### Metin
- - -

Ayasofya'ya önüne geçilemez bir sel aktı. Ayasofya Camii virüs tutmaz zaten. Cami'de mikrop olur mu? Sabah namazından önce gidip güneşin altında bekleyenler oldu. Allah onlardan razı olsun. Onları yobaz olarak görenler de var. Kim ne derse desin.
Müslüman önce kendine bakar.
- Türkiye'nin duygu iklimine baktığınızda yeni Necip Fazılların çıkacağını ya da çıktığını düşünüyor musunuz?
Ş.K.S: Yeni Necip Fazıl olmaktansa onun beklediği genç olmak lazım. Aşk, estetik, zarafet, iman, eşyanın arkasındaki hakikati sezme, ilim, araştırma, sebat, sabır var. Hedefimiz Necip Fazıl olmak değil, onu hakkıyla anlamak olmalı önce. Zaten sonra gerisi gelir. Ayasofya'yı camiye çevirmek tarihi bir borçtu. O manayı yakalayan herkesin bunu yapması gerekirdi. Şükür bunu gördük.
OSMAN KISAKÜREK
Babamı susturmak için hapse attılar
- Ayasofya'nın camiye dönüştürüleceğini duyduğunuzda ne hissettiniz?
- Osman Kısakürek: Babamı Ayasofya yazısından dolayı hapse attılar. Ama gazete annemin adına olduğu için annemi de hapse koydular.
Annem bana hamile. Yani ilk hapsimdi Ayasofya, başka da yok zaten. (Gözleri doluyor).

- - -

[Nesne tespiti verileri]
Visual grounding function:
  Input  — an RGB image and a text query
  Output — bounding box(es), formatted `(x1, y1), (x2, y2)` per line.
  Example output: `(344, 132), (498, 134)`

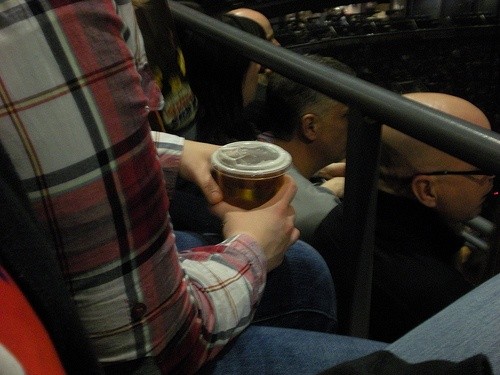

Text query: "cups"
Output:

- - -

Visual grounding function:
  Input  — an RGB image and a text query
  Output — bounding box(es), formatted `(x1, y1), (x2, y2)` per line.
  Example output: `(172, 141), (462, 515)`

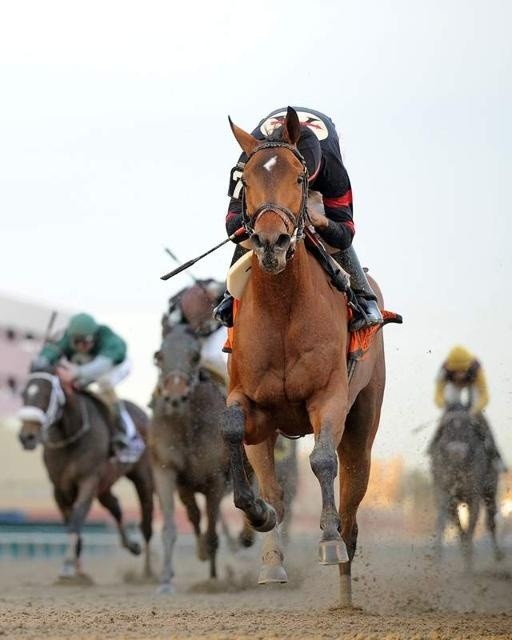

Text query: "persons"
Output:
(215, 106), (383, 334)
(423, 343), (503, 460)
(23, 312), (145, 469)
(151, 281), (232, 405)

- - -

### Yönergeler
1. Ayasofya söyleşisine göre Osman Kısakürek'in annesi neden hapse konuldu?
2. Ayasofya söyleşisinden "Müslüman önce kendine" ile başlayıp "de hapse koydular." ile biten bölümü aynen çıkarın.
Bu kayıtlar işe yaramaz.

### Yanıtlar
1. Gazete onun adına olduğu için hapse konuldu.

2.
Müslüman önce kendine bakar.
- Türkiye'nin duygu iklimine baktığınızda yeni Necip Fazılların çıkacağını ya da çıktığını düşünüyor musunuz?
Ş.K.S: Yeni Necip Fazıl olmaktansa onun beklediği genç olmak lazım. Aşk, estetik, zarafet, iman, eşyanın arkasındaki hakikati sezme, ilim, araştırma, sebat, sabır var. Hedefimiz Necip Fazıl olmak değil, onu hakkıyla anlamak olmalı önce. Zaten sonra gerisi gelir. Ayasofya'yı camiye çevirmek tarihi bir borçtu. O manayı yakalayan herkesin bunu yapması gerekirdi. Şükür bunu gördük.
OSMAN KISAKÜREK
Babamı susturmak için hapse attılar
- Ayasofya'nın camiye dönüştürüleceğini duyduğunuzda ne hissettiniz?
- Osman Kısakürek: Babamı Ayasofya yazısından dolayı hapse attılar. Ama gazete annemin adına olduğu için annemi de hapse koydular.